Wren prefers to work on quilts during the winter months when she can do the hand sewing while sitting by the fireplace.
“It’s too hot to work on quilts during the summer,” she said.
In critiquing the completed landmark quilt, Wren said her favorites blocks are the two bridges.
“Yankee Jims Bridge was my favorite (block),” she said. “And No Hands Bridge, perhaps, because I grew up in Cool. I was disappointed with the way the house (former hospital) turned out in the block.”
Wren has also put together a scrapbook of pictures and information about the former tuberculosis hospital.
Wren and her first husband, Glenn Wren, had cared for foster children for 30 years.
“We had many, many foster children over the years — well over 100,” she said. “And we adopted four. I wish we could have adopted more.

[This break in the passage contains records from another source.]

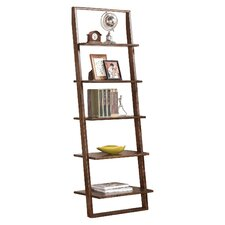 "Kendall-Perrine 72"" Leaning Bookcase"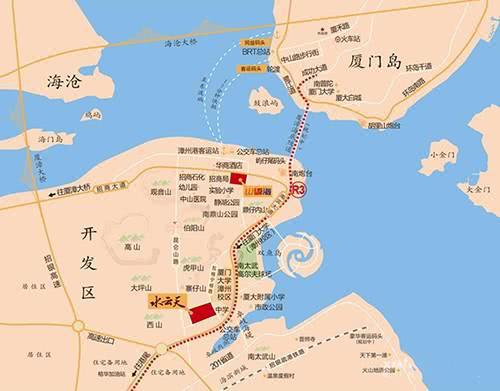 港尾南太武山铁路贯通,离R3线又进一步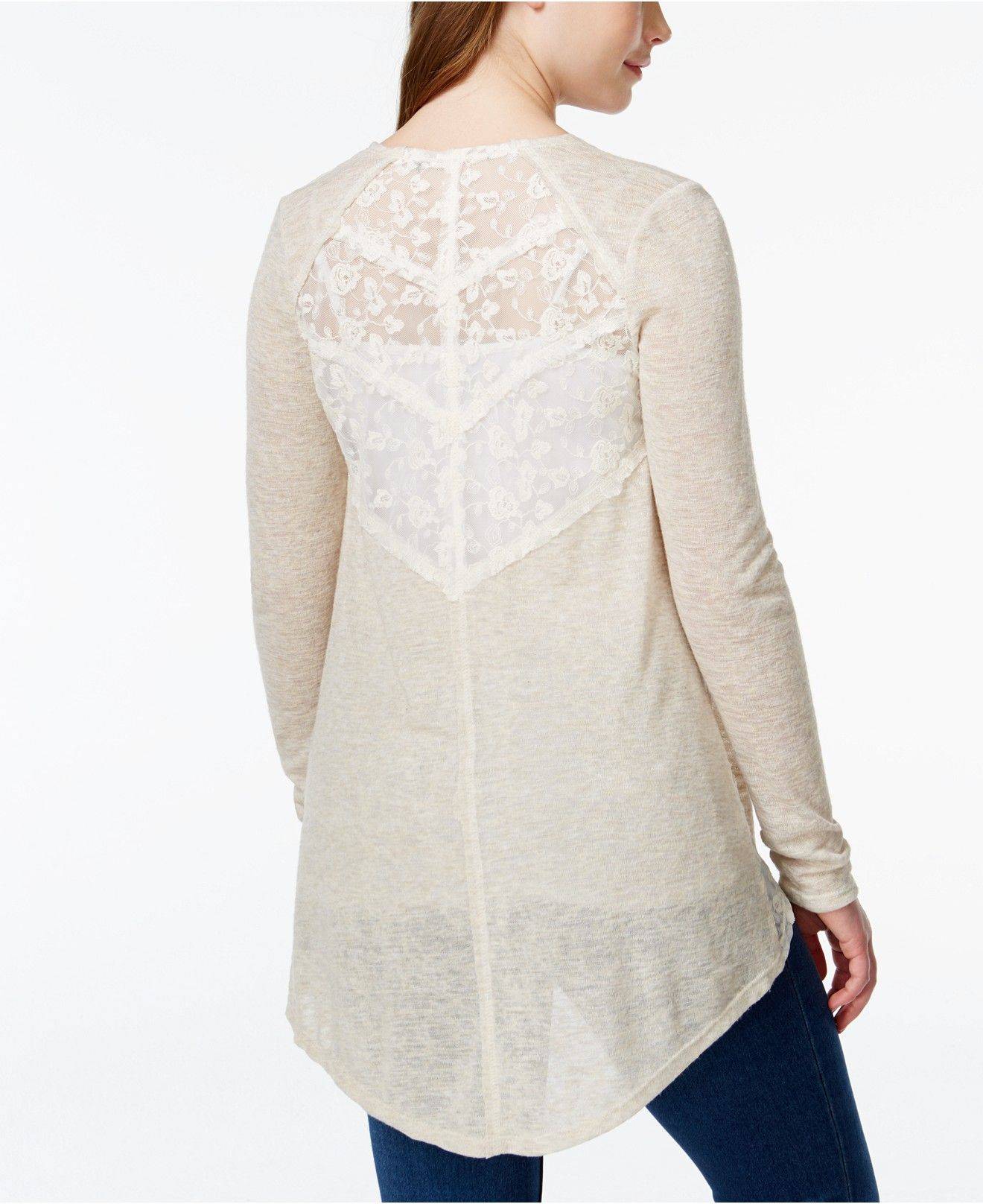 American Rag Marled Lace-Trim High-Low Cardigan Sweater, Only at ...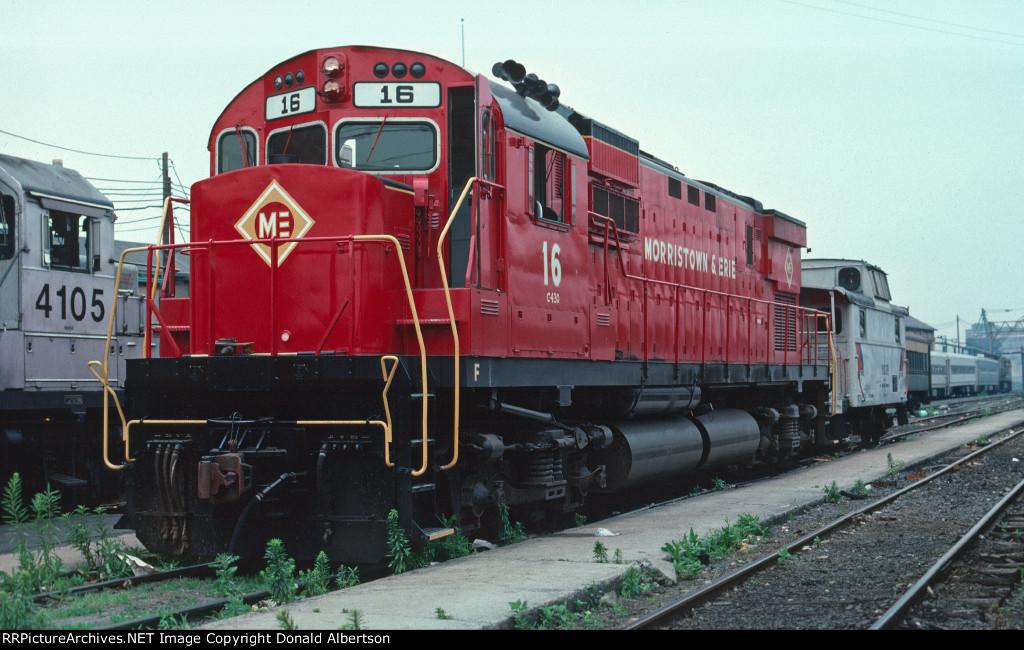 M&E C430 16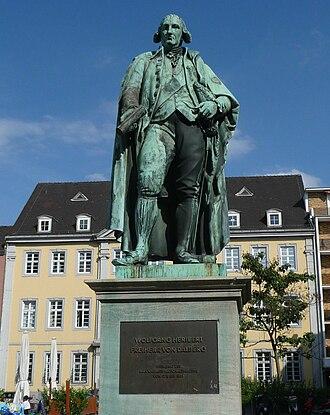 Max von Widnmann - Monument to Wolfgang Heribert von Dalberg, Mannheim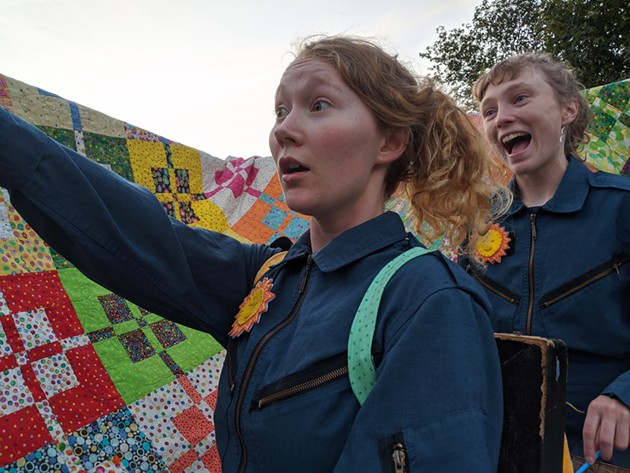 This weekend, as part of the Halifax Fringe Festival, A Tale on Two Wheels will bring whimsy and live performance to a handful of HRM green spaces. - SUBMITTED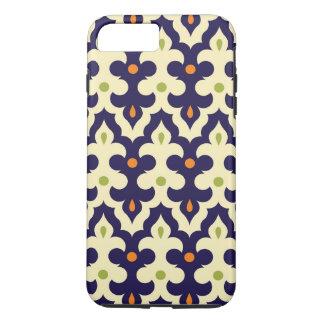 Damask paisley arabesque Moroccan pattern girly iPhone 7 Plus Case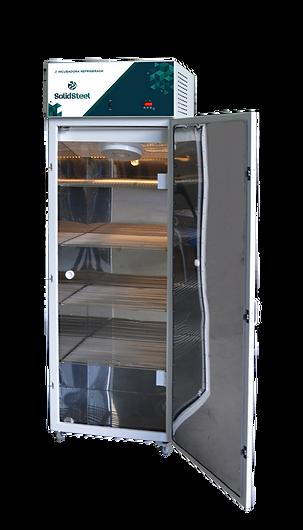 incubadora refrigeada em aço carbono com o interior em inox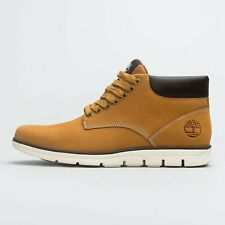 Timberland Boots | Chukka Wheat UK 7/8/9/10/11/12 | 100% GENUINE | Free Delivery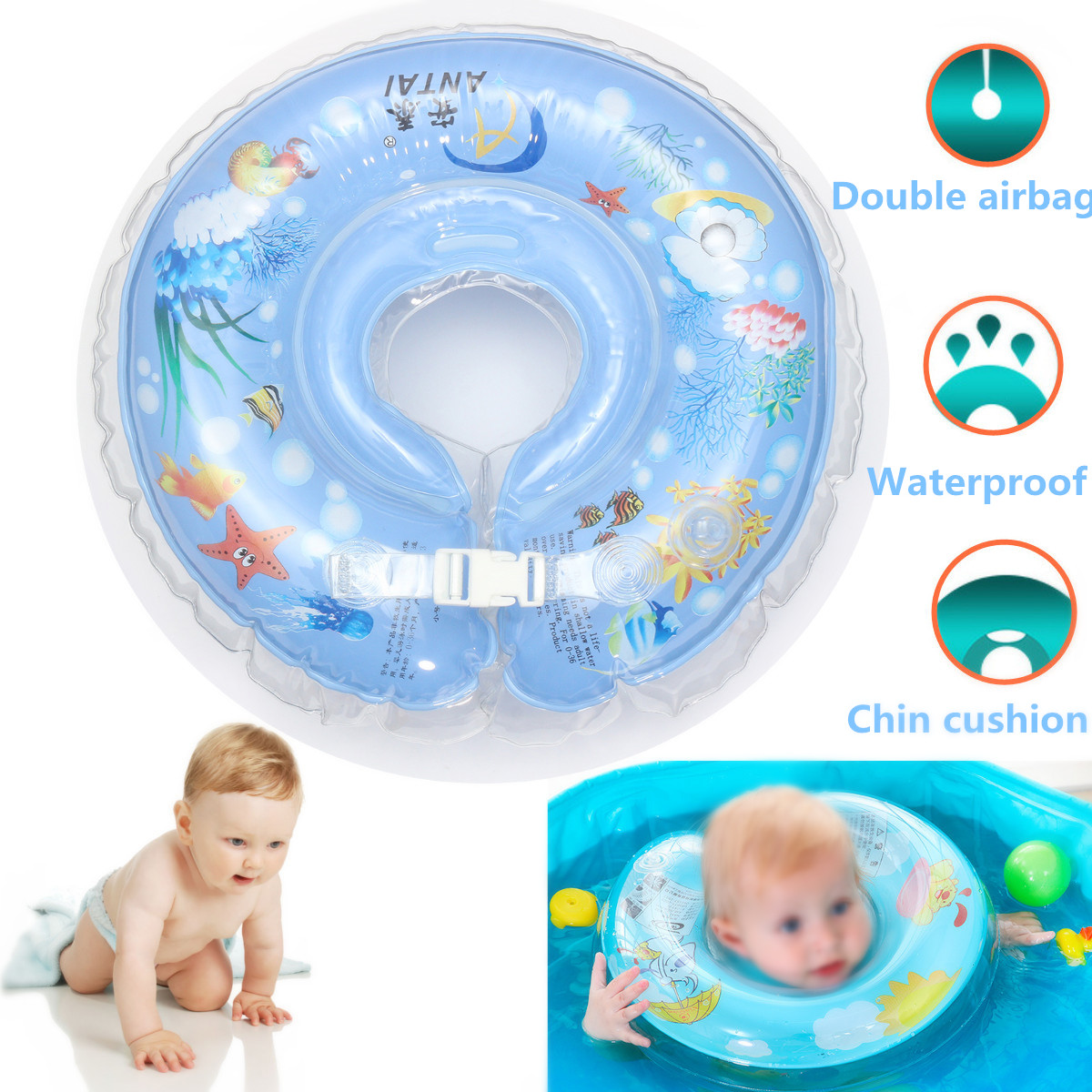 IPRee™ Safety Infant Kid Inflatable Swimming Neck Float Ring PVC ...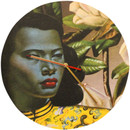 "Tretchikoff ""Chinese Girl & Magnolias"" Wall Clock"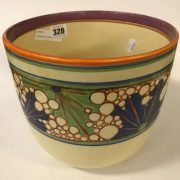 CLARICE CLIFF JARDINIERE - NO CHIPS, CRACK TO BASE - STILL FUNCTIONABLE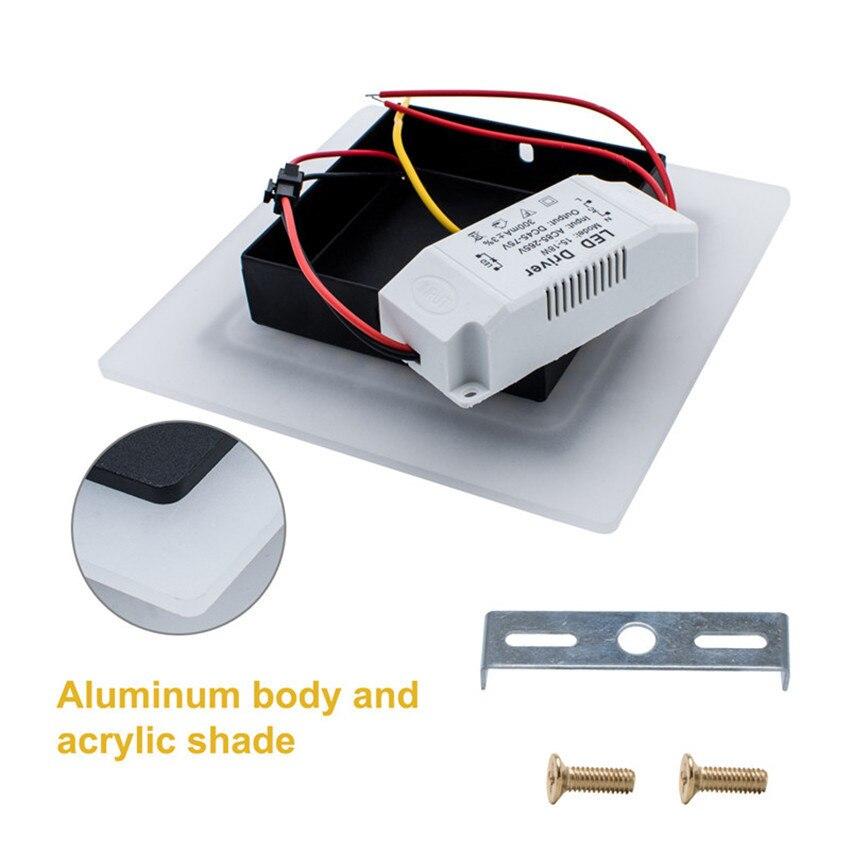 18 watt LED Deckenleuchte Aluminium Acryl Wohnkultur Deckenleuchte - Innenbeleuchtung - Foto 4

They all turned out to be such good and hard-working kids.”
The couple was living in a four-bedroom house when they decided to find a bigger house — settling in the former tuberculosis hospital where they raised their children and grandchildren.
After her husband, pastor of the Colfax and Alta Baptist Churches for many years, died, Wren renewed her friendship with widower Bill Sagaser, whom she had known since she was 14. They have been married for 12 years.
In addition to collecting thimbles, angels, cast iron pieces and dolls, Wren has developed a new interest. She and Sagaser are active members of the local Gem and Mineral Society, offering children’s classes on how to collect and study rocks.
Wren hasn’t decided what she will enter in this year’s quilt show, which will be displayed along Main Street from 10 a.m. to 3 p.m. on Saturday, Sept. 25.
Cost to enter quilts — new, gently loved or collectibles — is $5.
Applications to participate in the show are due by Sept. 10, however, the quilts do not have to be delivered until Sept. 24.
For more information about the show, visit or stop by the Whistle Stop Quilt Show, 5 So. Main St.
Businesses and individuals are also being invited to sponsor awards for the non-juried show, explained show co-chairwoman Teri Andrews-Murch.
Each sponsor will be given a specially created yo-yo ribbon to present to the quilt of his or her choice on the day of the event.
For more information about the show, visit or stop by the Whistle Stop Quilt Show, 5 So. Main St.
Quilt Show
New and treasured quilts either made or owned by local quilters
When: 10 a.m. to 3 p.m., Saturday, Sept. 25
Where: Along Main Street in downtown Colfax
Cost: $5 per entry. Application due by Sept. 10. Deliver quilts on Sept. 24.